News & Brews February 3, 2021
Gov. Wolf to propose massive tax hike
Gov. Wolf’s pre-recorded budget address will officially be given today, but details have already emerged, most notably an attempt to raise the personal income tax for the first time in nearly 20 years. Yes, as families and small business owners struggle to begin what will be a years-long recovery effort, Gov. Wolf is pitching a tax hike, more education spending (despite the fact that many schools shut students out the majority of the year), and, of course, a severance tax. The Center Square has more details. The spokesman for House Majority Leader Kerry Benninghoff hit the nail on the head: “Proposing middle class tax increases in the middle of [a] pandemic shows how out of touch Gov. Wolf is and how he isn’t taking Pennsylvania’s return to normal seriously. It’s good the Governor is presenting his budget by video or he would be laughed out of the Capitol.”

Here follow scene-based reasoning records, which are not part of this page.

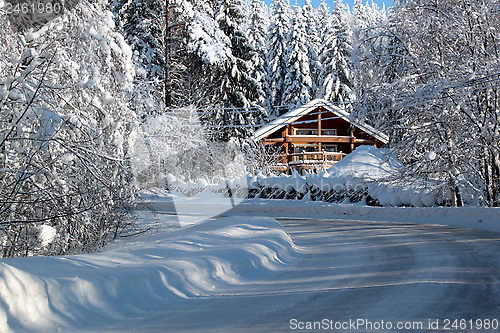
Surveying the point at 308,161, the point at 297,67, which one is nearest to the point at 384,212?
the point at 308,161

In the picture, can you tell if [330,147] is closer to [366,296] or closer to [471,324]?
[366,296]

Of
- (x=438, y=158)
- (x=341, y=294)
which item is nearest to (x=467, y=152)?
(x=438, y=158)

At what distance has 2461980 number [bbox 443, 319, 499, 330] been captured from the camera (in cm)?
461

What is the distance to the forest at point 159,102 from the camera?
24.0 ft

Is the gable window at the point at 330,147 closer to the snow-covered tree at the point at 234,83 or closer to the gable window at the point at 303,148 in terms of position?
the gable window at the point at 303,148

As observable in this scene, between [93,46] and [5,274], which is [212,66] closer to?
[93,46]

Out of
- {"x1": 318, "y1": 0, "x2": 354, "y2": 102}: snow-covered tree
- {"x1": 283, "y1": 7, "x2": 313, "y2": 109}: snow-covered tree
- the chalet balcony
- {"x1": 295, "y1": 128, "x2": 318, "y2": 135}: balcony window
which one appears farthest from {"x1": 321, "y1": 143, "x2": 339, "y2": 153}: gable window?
{"x1": 283, "y1": 7, "x2": 313, "y2": 109}: snow-covered tree

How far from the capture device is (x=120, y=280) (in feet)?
19.2

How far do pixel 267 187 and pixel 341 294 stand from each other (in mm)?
22234

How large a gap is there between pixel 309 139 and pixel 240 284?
114 feet

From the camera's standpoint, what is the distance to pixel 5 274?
4.83 meters

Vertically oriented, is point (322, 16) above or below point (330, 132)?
above

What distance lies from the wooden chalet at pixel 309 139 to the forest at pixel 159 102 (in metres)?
2.58

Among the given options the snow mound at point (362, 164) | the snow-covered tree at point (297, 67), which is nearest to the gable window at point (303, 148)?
the snow-covered tree at point (297, 67)
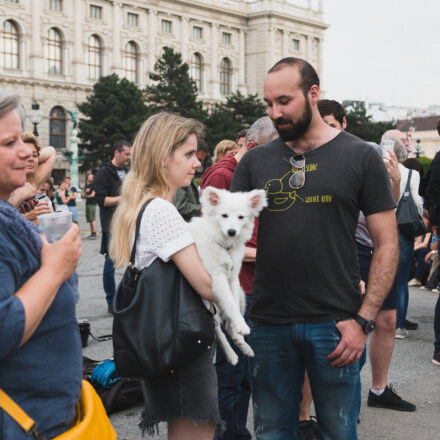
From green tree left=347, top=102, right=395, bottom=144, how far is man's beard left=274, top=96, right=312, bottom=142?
177ft

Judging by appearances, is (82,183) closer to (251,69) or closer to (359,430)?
(251,69)

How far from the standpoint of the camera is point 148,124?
251 centimetres

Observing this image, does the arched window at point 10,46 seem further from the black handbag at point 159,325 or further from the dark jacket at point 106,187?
the black handbag at point 159,325

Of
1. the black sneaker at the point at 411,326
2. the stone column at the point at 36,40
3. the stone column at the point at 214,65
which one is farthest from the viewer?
the stone column at the point at 214,65

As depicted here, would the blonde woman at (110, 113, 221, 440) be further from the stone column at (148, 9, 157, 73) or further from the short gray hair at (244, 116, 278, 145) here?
the stone column at (148, 9, 157, 73)

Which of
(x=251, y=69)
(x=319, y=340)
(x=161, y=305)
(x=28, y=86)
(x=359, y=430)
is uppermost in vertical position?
(x=251, y=69)

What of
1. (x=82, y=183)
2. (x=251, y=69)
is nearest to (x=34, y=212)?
(x=82, y=183)

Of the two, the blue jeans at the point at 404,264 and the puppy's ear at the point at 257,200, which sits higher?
the puppy's ear at the point at 257,200

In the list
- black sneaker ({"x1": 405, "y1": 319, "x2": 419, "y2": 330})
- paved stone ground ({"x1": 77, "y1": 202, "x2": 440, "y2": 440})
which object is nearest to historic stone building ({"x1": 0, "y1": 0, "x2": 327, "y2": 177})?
paved stone ground ({"x1": 77, "y1": 202, "x2": 440, "y2": 440})

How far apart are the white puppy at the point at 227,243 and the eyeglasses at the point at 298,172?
7.3 inches

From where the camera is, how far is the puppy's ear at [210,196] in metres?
2.86

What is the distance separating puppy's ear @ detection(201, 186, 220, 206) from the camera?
2857mm

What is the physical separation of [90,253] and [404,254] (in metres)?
9.78

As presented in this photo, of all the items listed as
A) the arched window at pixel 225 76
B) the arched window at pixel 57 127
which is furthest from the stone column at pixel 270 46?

Gov. Wolf’s office hiding info on hundreds of phone calls
A Right to Know request for Gov. Wolf’s phone records during the height of the pandemic was met with little detail and lots of excuses. “That information [Gov. Wolf’s phone records] is supposed to be public for a reason—voters have a right to know who has a hand in shaping public policy, and who has our governor’s ear,” the president of the Pennsylvania Freedom of Information Coalition told the Delaware Valley Journal. “Such knowledge helps protect against conflicts of interest and can reveal when some groups are being left out of discussions.” The Delaware Valley Journal continues its in-depth look into Gov. Wolf’s problems with transparency during the COVID pandemic here.
Note to govt officials: Stop trying to make color-coded maps happen
In case you forgot the debacle that was Gov. Wolf and Dr. Levine’s color-coded county reopening process, government officials tried—and failed—with another color-coded COVID map, this one for vaccination sites. PennLive reports the vaccination site map rolled out by the Department of Health caused confusion and frustration by noting in green and red site locations where the vaccine was (and was not) supplied. Locations noted in green often had no vaccines available for the public, causing the department to revise the map to all blue dots. Maybe—and hear me out on this—the state tries one pandemic-related rollout that isn’t color-coded and sees how that goes?